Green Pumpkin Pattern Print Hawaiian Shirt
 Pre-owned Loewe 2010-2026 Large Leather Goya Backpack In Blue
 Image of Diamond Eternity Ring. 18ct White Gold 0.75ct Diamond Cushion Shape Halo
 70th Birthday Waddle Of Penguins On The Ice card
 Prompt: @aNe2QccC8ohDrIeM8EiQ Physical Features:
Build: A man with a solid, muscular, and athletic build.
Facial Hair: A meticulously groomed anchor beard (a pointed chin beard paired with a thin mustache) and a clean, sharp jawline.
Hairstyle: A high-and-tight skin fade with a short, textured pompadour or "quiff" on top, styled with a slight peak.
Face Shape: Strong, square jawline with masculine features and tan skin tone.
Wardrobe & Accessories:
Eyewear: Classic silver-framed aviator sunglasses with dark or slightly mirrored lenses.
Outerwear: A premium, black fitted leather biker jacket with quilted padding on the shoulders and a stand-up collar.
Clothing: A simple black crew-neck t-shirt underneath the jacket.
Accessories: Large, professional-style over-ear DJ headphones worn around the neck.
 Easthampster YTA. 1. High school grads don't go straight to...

---

◆ **Your assignment**
Quote every line of the data, word for word.

◆ **Result of the task**
Green Pumpkin Pattern Print Hawaiian Shirt
 Pre-owned Loewe 2010-2026 Large Leather Goya Backpack In Blue
 Image of Diamond Eternity Ring. 18ct White Gold 0.75ct Diamond Cushion Shape Halo
 70th Birthday Waddle Of Penguins On The Ice card
 Prompt: @aNe2QccC8ohDrIeM8EiQ Physical Features:
Build: A man with a solid, muscular, and athletic build.
Facial Hair: A meticulously groomed anchor beard (a pointed chin beard paired with a thin mustache) and a clean, sharp jawline.
Hairstyle: A high-and-tight skin fade with a short, textured pompadour or "quiff" on top, styled with a slight peak.
Face Shape: Strong, square jawline with masculine features and tan skin tone.
Wardrobe & Accessories:
Eyewear: Classic silver-framed aviator sunglasses with dark or slightly mirrored lenses.
Outerwear: A premium, black fitted leather biker jacket with quilted padding on the shoulders and a stand-up collar.
Clothing: A simple black crew-neck t-shirt underneath the jacket.
Accessories: Large, professional-style over-ear DJ headphones worn around the neck.
 Easthampster YTA. 1. High school grads don't go straight to...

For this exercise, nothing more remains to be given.